Introduction: Pneumocystis pneumonia is an opportunistic infection caused by Pneumocystis jirovecii (Pj) in immunocompromised patients, especially in patients with HIV. Objective: to describe the clinical, radiological characteristics and the clinical course of immunocompromised patients diagnosed with Pj pneumonia by means of PCR in bronchoalveolar lavage (BAL). Methods: a cross-sectional, descriptive study was carried out that included immunocompromised patients, with a clinical and radiological suspicion of Pj pneumonia, diagnosed only by PCR in a BAL sample.
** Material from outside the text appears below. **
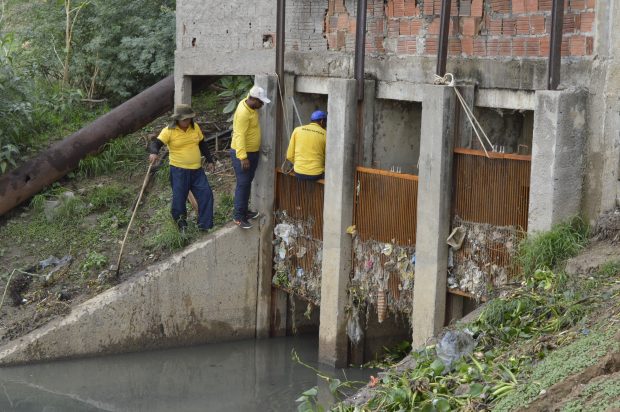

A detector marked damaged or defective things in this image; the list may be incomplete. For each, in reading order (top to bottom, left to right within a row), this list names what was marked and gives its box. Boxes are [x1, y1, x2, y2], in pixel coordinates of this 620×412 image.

rusty metal screen [276, 170, 324, 240]
rusty metal screen [356, 167, 418, 246]
rusty metal screen [450, 149, 532, 232]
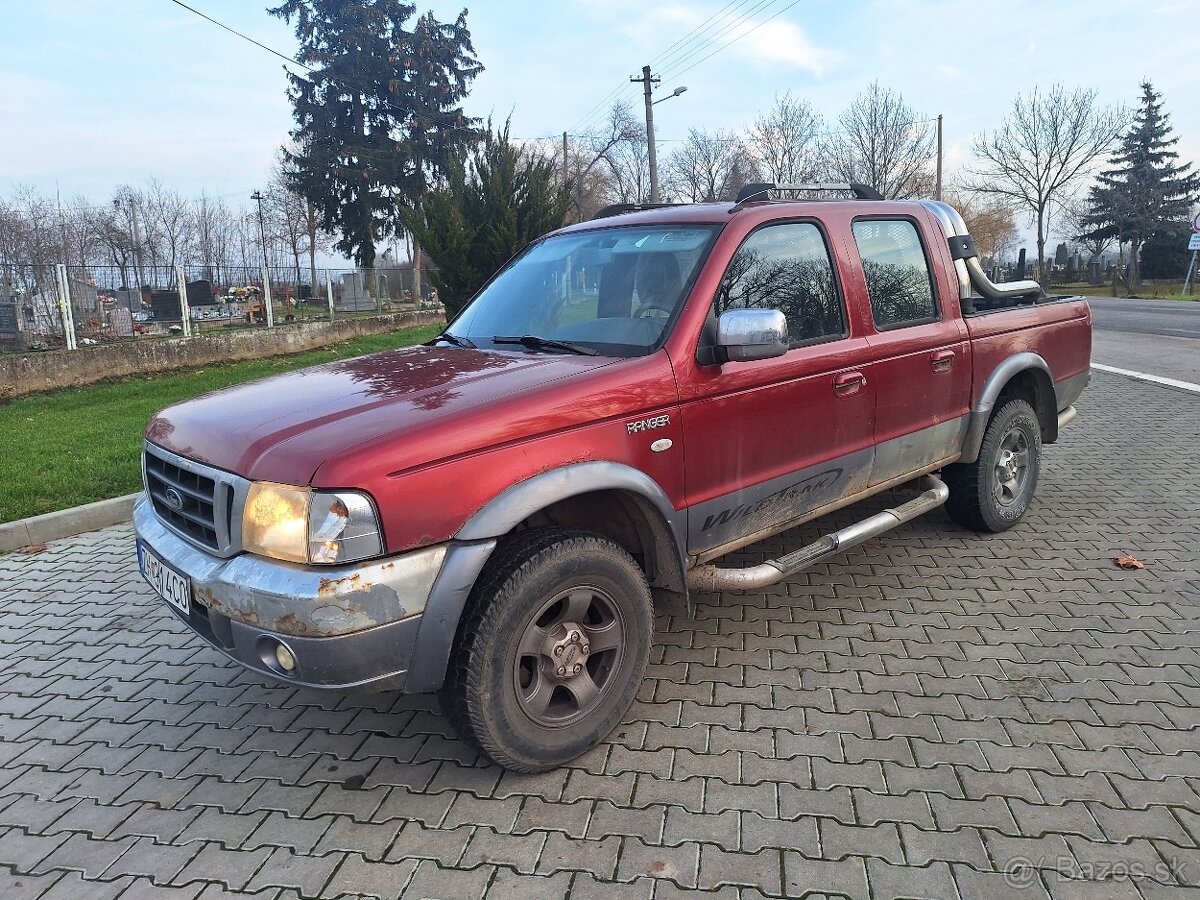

Results: 141 patients underwent BAL between March 2017 and December 2019, for clinical and radiological suspicion for Pj pneumonia. Twenty-two patients whose diagnosis was confirmed only by PCR on a BAL sample were included in the analysis. All patients presented with coughs. 17 patients had dyspnea (77%) and the most frequent radiological pattern was interstitial infiltrate and bilateral ground glass. Pulmonary coinfection was observed in 4 patients (18.8%), with isolation of Mycobacterium tuberculosis (n = 2) and Streptococcus pneumoniae (n = 2). The length of hospital stay was 13 days (SD±11). Six patients (27%) required mechanical ventilation. In-hospital mortality was 23%. Conclusions: the use of PCR in BAL samples could be a useful method for the diagnosis of Pj pneumonia. However, its value must be interpreted in the context of the illness history, clinical, and radiological picture.